Do I think both suck? For a lot of women, sadly I think it does. I know several people who are happily married and for whom the benefits are obvious. Neither party in the relationship would be able to do what they do as a single person and both would experience a significant drop in income should they separate. Their respective families have become a united whole and, of course, perhaps most importantly
they love each other. They represent the idealised (modern) notion of marriage and how it should work. And for couples like this, it does work.
However, I don't believe that's the reality for the majority. Given the rate of relationship breakdown (combining divorce and cohabitation breakdown) the rate is about half. Of the remaining half, are they all happy? Of course, they're not. We all know people who are miserable together, or whose spouse is having an affair. THen you have domestic violence at a rate of 1 in 4. For me, the only conclusion is that for most women, marriage and cohabitation does not equate to happiness, love, fidelity, bodily integrity and respect. Factor in the research on poverty, which shows most women still earning less than men and much more likely to be poor - particularly on relationship breakdown which ^does not affect the man in the same way nor to anywhere near the same extent - and it's clear that marriage and cohabitation do not equal financial stability either unless you stick at it through thick and thin despite all else (including infidelity and abuse). To me, that seems to be the definition of 'trapped'.

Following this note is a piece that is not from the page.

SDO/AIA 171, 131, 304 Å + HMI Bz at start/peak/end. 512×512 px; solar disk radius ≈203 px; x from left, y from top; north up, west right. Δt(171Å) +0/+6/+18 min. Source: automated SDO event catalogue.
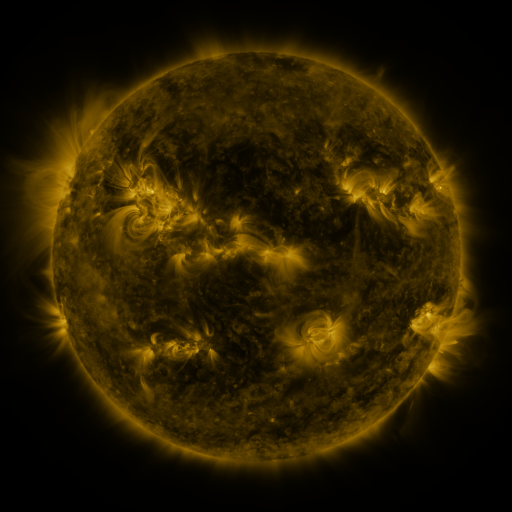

I think marriage is a by-product of a different age, when society was organised on different lines. I don't think you can look at it without taking into account its cultural backdrop. Of course, it has changed over time. The over-riding reason for marriage now is love, whereas not so long ago that was probably at the bottom of the list of reasons to get married, when it was all about property union. That doesn't mean that all of the effects of those original purposes for marriage have vanished though. Women remain more likely to be raped and assaulted by their marriage partner than they do a random person on the street, they are still more likely to be the secondary earner and so more vulnerable.
Do I judge individual women for getting married? Of course not. Like I said, when marriage does work for both partners, it can work exceptionally well. It's a cornerstone of our culture and the building block of society. It's normal and as such it would be crazy to judge individual women for making a normal decision - especially if they are one for whom it does actually work quite well. However, that doesn't stop me from thinking that, generally speaking, marriage hurts more women than it protects and is only one way of organising your life. If there was a true choice in how we live our lives (e.g. no one batted an eyelid at other choices and our economy was geared up to different types of household rather than the heterosexual pair bond) I think we'd see a lot more variety and have a much nicer society. I think we'd find a lot more same-sex platonic households in which sex was something that happened in a relationship but not a cohabiting/married one. We'd still have married couples, but we'd have variety, and personally I think that would be a good thing and provide much greater stability for a lot of children.